Provided text Start Marker
Property-Based Testing in Practice

26 points by natfu


Property-based testing (PBT) is a testing methodology where users write executable formal specifications of software components and an automated harness checks these specifications against many automatically generated inputs. From its roots in the QuickCheck library in Haskell, PBT has made significant inroads in mainstream languages and industrial practice at companies such as Amazon, Volvo, and Stripe. As PBT extends its reach, it is important to understand how developers are using it in practice, where they see its strengths and weaknesses, and what innovations are needed to make it more effective.

coxley

Joe Cutler (one of the authors) presented a PBT talk at NYC Systems over the summer. It references this paper a bit, and was highly entertaining in person. :)

https://youtu.be/ux49IvxKQR8?si=gO9SelYq5IwXlyIj

osa1

PBT is one of those things that can be really effective, but it can also be hard to use effectively, and can be misused. When misused it can give you a false sense of confidence with your testing.

Their research opportunity 6 ("Improve tools for evaluating testing effectiveness.") would improve this, I'd love to work on this one day. It's very easy to have generators that just generate basically the same valid values that are used the same way. For example, if you check validity of a string argument, it might make sense to select between just two string values (one valid, one invalid) instead of using a generic string generator and trying wasting testing time/iterations trying different valid and invalid strings.
Provided text End Marker
Copy out the entire property-based testing thread above, word for word.
Exercise data Start Marker
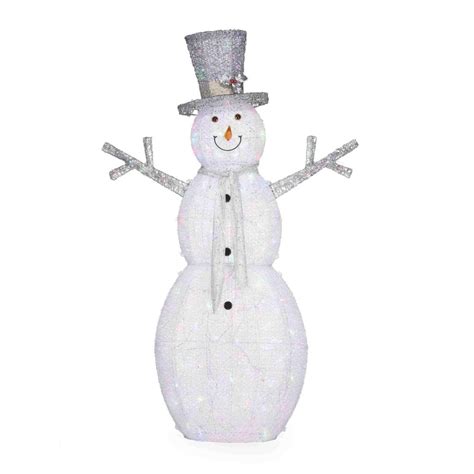 Home Accents Holiday 6 Ft Led Snowman Christmas Decoration The Home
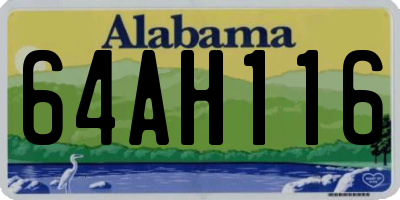 AL license plate 64AH116
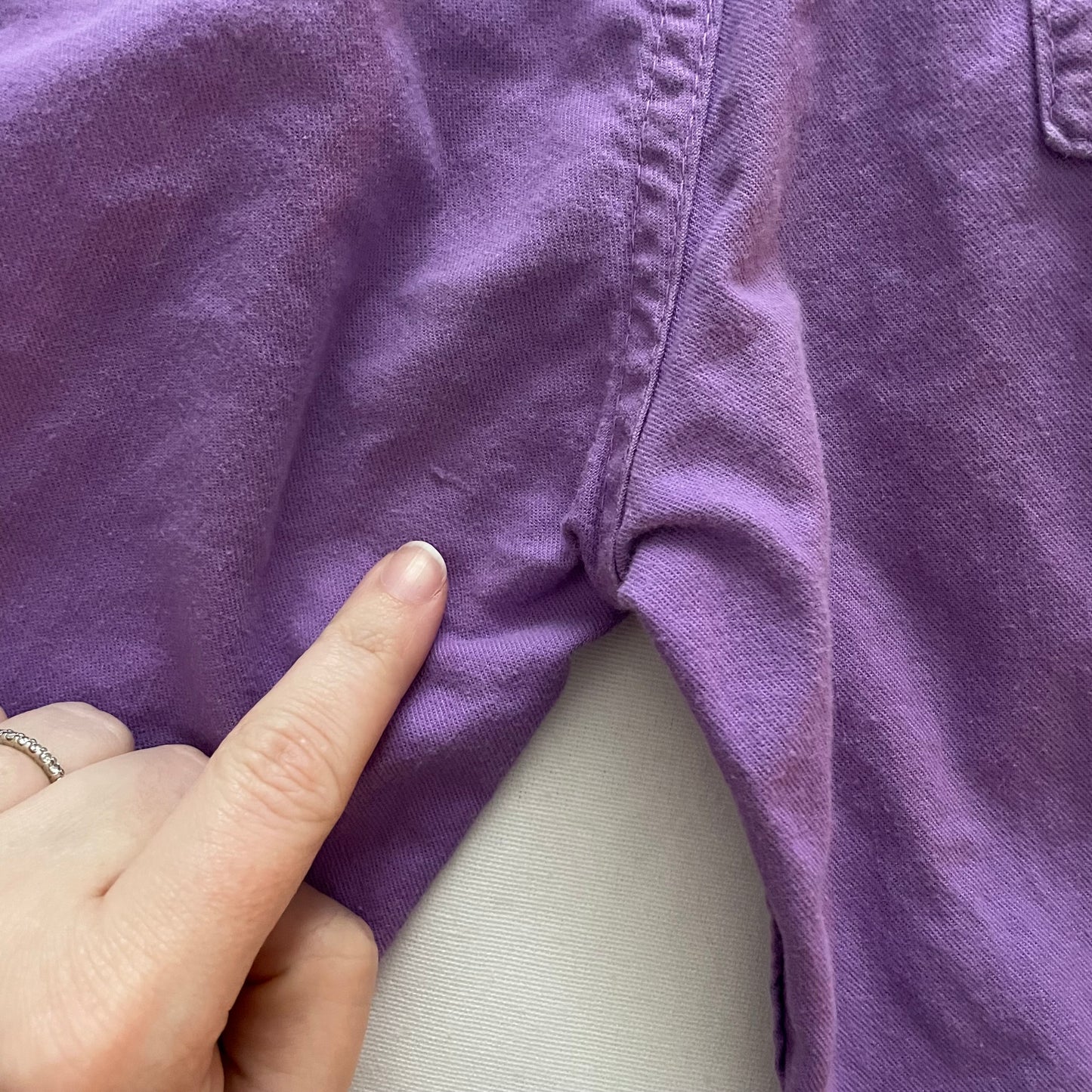 OshKosh Solid Purple Overalls - Yellow Clover Vintage Kids Clothes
Exercise data End Marker
→ **Finished exercise**:
Property-Based Testing in Practice

26 points by natfu


Property-based testing (PBT) is a testing methodology where users write executable formal specifications of software components and an automated harness checks these specifications against many automatically generated inputs. From its roots in the QuickCheck library in Haskell, PBT has made significant inroads in mainstream languages and industrial practice at companies such as Amazon, Volvo, and Stripe. As PBT extends its reach, it is important to understand how developers are using it in practice, where they see its strengths and weaknesses, and what innovations are needed to make it more effective.

coxley

Joe Cutler (one of the authors) presented a PBT talk at NYC Systems over the summer. It references this paper a bit, and was highly entertaining in person. :)

https://youtu.be/ux49IvxKQR8?si=gO9SelYq5IwXlyIj

osa1

PBT is one of those things that can be really effective, but it can also be hard to use effectively, and can be misused. When misused it can give you a false sense of confidence with your testing.

Their research opportunity 6 ("Improve tools for evaluating testing effectiveness.") would improve this, I'd love to work on this one day. It's very easy to have generators that just generate basically the same valid values that are used the same way. For example, if you check validity of a string argument, it might make sense to select between just two string values (one valid, one invalid) instead of using a generic string generator and trying wasting testing time/iterations trying different valid and invalid strings.